*Exercise instructions*:
Render every line of the material below as a JSON list of strings, one string per line, with blank lines omitted.

*Given records*:

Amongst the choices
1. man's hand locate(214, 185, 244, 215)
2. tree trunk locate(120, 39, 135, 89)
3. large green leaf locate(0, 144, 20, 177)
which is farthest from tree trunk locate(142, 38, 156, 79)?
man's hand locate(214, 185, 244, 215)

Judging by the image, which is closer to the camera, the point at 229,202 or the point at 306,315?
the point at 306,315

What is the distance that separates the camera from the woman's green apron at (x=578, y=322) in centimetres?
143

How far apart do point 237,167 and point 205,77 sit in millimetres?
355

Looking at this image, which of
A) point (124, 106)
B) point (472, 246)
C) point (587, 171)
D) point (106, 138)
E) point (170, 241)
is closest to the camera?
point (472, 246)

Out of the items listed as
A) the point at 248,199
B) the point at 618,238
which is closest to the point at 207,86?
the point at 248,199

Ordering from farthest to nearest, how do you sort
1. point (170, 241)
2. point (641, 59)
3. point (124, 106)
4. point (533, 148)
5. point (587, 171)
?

*Output below*:
[
  "Amongst the choices",
  "1. man's hand locate(214, 185, 244, 215)",
  "2. tree trunk locate(120, 39, 135, 89)",
  "3. large green leaf locate(0, 144, 20, 177)",
  "which is farthest from tree trunk locate(142, 38, 156, 79)?",
  "man's hand locate(214, 185, 244, 215)",
  "Judging by the image, which is closer to the camera, the point at 229,202 or the point at 306,315?",
  "the point at 306,315",
  "What is the distance that separates the camera from the woman's green apron at (x=578, y=322) in centimetres?",
  "143",
  "How far apart do point 237,167 and point 205,77 sit in millimetres?",
  "355",
  "Looking at this image, which of",
  "A) point (124, 106)",
  "B) point (472, 246)",
  "C) point (587, 171)",
  "D) point (106, 138)",
  "E) point (170, 241)",
  "is closest to the camera?",
  "point (472, 246)",
  "Out of the items listed as",
  "A) the point at 248,199",
  "B) the point at 618,238",
  "which is closest to the point at 207,86?",
  "the point at 248,199",
  "Ordering from farthest to nearest, how do you sort",
  "1. point (170, 241)",
  "2. point (641, 59)",
  "3. point (124, 106)",
  "4. point (533, 148)",
  "5. point (587, 171)",
  "?"
]